With an hour drive out to visit our folks, Andy and I tend to amuse ourselves with random conversation. This is a list of reasons we came up with why one shouldn’t surf
[I apologize in advance if anyone is offended, we were certainly in a silly mood!]:
#1. You have to pee in your wetsuit to keep warm.
#2. Other people peeing in their wetsuits to keep warm.
#3. Sharks.
#4. This is L.A. We have raw sewage in the ocean.
#5. With the solar system expanding out from the center of the galaxy, the earth moving around the sun, the planet revolving around its axis, the the water moving over the land, and the surfboard moving over the water, I think my odds of balancing on that surfboard are pretty slim.

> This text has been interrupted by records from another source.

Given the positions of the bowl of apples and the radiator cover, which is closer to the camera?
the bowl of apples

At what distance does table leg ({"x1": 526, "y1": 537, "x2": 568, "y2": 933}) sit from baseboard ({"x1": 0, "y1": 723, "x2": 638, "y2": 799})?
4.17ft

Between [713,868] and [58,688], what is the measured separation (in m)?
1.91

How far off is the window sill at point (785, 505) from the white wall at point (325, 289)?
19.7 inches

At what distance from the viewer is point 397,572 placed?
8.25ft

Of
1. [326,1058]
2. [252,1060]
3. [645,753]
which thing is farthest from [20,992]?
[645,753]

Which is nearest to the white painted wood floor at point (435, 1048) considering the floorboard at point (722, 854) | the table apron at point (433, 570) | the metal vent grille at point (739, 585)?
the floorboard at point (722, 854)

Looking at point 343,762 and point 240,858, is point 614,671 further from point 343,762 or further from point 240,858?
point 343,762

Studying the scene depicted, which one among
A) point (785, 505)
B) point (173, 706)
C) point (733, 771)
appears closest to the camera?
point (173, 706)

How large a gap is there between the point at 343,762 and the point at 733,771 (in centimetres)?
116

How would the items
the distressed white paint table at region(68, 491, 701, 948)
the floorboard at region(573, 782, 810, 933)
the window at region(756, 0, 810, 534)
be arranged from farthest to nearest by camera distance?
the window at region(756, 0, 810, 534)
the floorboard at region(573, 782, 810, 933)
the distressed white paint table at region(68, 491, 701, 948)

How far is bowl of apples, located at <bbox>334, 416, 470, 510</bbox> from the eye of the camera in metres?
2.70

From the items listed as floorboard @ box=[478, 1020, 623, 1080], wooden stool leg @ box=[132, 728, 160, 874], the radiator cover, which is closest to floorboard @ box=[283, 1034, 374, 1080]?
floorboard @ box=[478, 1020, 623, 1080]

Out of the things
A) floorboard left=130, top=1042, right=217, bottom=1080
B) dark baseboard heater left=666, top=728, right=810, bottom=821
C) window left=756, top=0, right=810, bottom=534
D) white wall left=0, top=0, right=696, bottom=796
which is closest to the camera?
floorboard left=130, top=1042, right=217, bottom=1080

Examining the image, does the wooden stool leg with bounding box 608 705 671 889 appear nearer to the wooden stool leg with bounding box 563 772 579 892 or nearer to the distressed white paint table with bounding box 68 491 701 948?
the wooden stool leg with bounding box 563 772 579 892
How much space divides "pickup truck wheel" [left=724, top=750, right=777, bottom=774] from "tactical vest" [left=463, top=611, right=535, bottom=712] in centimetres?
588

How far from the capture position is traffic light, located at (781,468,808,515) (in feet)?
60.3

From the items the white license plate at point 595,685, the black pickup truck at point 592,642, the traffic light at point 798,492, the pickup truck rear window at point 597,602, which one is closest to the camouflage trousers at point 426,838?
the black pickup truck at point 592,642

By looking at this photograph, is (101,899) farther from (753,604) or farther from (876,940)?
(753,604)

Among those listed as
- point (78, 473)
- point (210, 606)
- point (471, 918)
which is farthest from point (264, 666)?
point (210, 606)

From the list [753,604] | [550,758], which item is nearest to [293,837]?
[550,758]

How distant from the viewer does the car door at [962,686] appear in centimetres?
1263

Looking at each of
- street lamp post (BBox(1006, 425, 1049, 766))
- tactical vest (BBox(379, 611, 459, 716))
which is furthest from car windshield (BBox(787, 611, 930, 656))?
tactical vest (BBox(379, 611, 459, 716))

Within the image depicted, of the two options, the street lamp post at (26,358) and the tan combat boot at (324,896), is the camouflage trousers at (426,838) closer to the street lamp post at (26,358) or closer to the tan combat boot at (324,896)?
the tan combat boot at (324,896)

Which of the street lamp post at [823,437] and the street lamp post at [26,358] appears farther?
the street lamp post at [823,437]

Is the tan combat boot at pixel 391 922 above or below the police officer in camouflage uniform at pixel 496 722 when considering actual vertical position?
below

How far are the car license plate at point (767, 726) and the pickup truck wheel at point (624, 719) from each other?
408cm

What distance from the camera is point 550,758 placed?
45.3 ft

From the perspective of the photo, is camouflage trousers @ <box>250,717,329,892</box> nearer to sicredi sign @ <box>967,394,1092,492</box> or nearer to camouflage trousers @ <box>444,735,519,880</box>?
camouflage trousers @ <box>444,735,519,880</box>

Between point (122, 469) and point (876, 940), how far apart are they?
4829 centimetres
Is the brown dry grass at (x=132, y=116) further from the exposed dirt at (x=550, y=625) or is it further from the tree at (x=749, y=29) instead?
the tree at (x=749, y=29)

**This was followed by some long winded introduction to the complexity of figuring out the dynamics of the universe… I was lost after he talked about the Z axis. That’s an engineer for ya.
#6. You have to wake up at 5 in the morning and jump into a cold ocean.
#7. Shrinkage (See Seinfeld episode… and Andy approved me typing this in).
#8. Hurrying up only to wait for waves. Always a bummer to have to wait.
#9. Pruned extremities.
#10. In order to afford to live near the ocean, one has to work most of the 24 hours of the day. No thanks.